Nun hat die Drohnen-Branche in Amerika einen gewaltigen Schritt in diese Richtung geschafft. Nach fast einem Jahrzehnt voller Diskussionen hat die Flugaufsichtsbehörde FAA einen Entwurf mit Regeln für die Zulassung kleiner Drohnen veröffentlicht. Bislang dürfen sie eigentlich nicht zu gewerblichen Zwecken aufsteigen. Die vielen unbemannten Flugobjekte, die inzwischen unterwegs sind, gehören Hobbypiloten. Die FAA hat gerade mal 24 Sondergenehmigungen erteilt, trotz 342 Anträgen. Sehr zum Ärger der wachsenden Drohnen-Industrie und einer Vielzahl interessierter Kunden. "Wir haben versucht, mit diesen Regeln so flexibel wie möglich zu sein", sagte FAA-Chef Michael Huerta. "Wir wollen unser heutiges, hervorragendes Sicherheitsniveau im Luftraum behalten. Andererseits wollen wir dieser wachsenden Industrie keine übermäßigen Regulierungshürden in den Weg stellen."

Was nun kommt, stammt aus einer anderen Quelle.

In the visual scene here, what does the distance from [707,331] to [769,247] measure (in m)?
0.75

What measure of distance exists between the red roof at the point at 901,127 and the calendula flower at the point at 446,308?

Jede allgemeingültige Regel ist besser als keine Regel für die Branche, allerdings sind die neuen Vorschläge der FAA eher streng. Zum einen will die Behörde nur relativ kleine Drohnen mit einem Gewicht bis 25 Kilogramm zulassen. Zum anderen dürfen sie nicht höher als 152 Meter fliegen, nicht schneller als 160 Kilometer pro Stunde und nur tagsüber. Sie müssen sich von Flughäfen und Einflugschneisen fernhalten und stets für den Piloten oder einen Assistenten sichtbar bleiben - ohne Fernglas. Außerdem dürfen sie nicht über die Köpfe von unbeteiligten Menschen fliegen. Drohnenpiloten müssen allerdings nicht wie bislang einen Pilotenschein samt Flugpraxis-Stunden vorlegen, es reicht eine schriftliche Prüfung für eine Lizenz, die man billiger und schneller bekommt. Die praktischen Flugkünste und auch die Drohne selbst sollen nicht extra getestet und lizenziert werden - eine große Erleichterung für die Drohnen-Industrie.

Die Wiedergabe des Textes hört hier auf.